• _Given information_:
☆ ☆ ☆ ☆ ☆

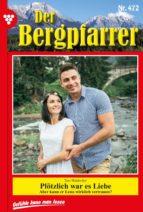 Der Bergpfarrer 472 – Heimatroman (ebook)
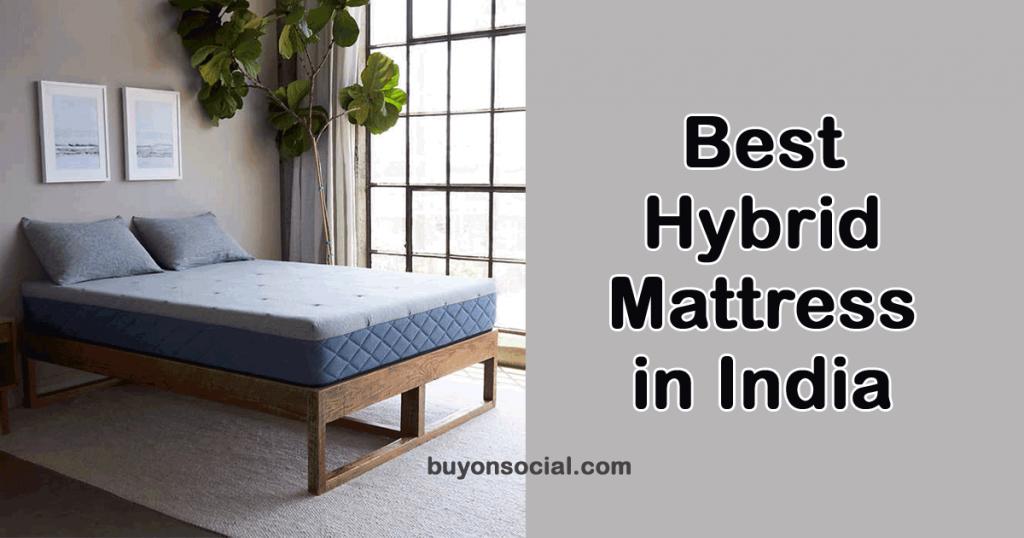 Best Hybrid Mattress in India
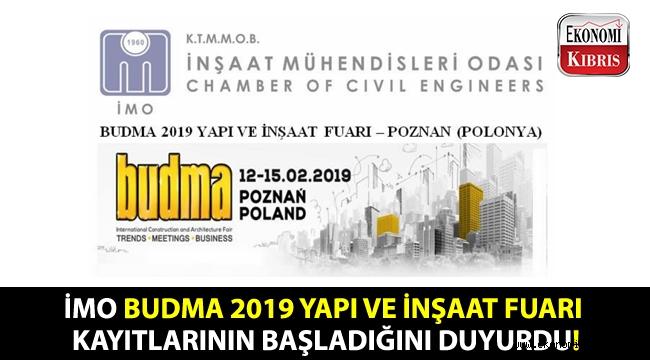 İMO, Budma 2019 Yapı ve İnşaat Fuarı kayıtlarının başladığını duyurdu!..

☆ ☆ ☆ ☆ ☆

• _Exercise_: Line for line, restate the data above and omit every picture.

• _Exercise solution_:
 Der Bergpfarrer 472 – Heimatroman (ebook)
 Best Hybrid Mattress in India
 İMO, Budma 2019 Yapı ve İnşaat Fuarı kayıtlarının başladığını duyurdu!..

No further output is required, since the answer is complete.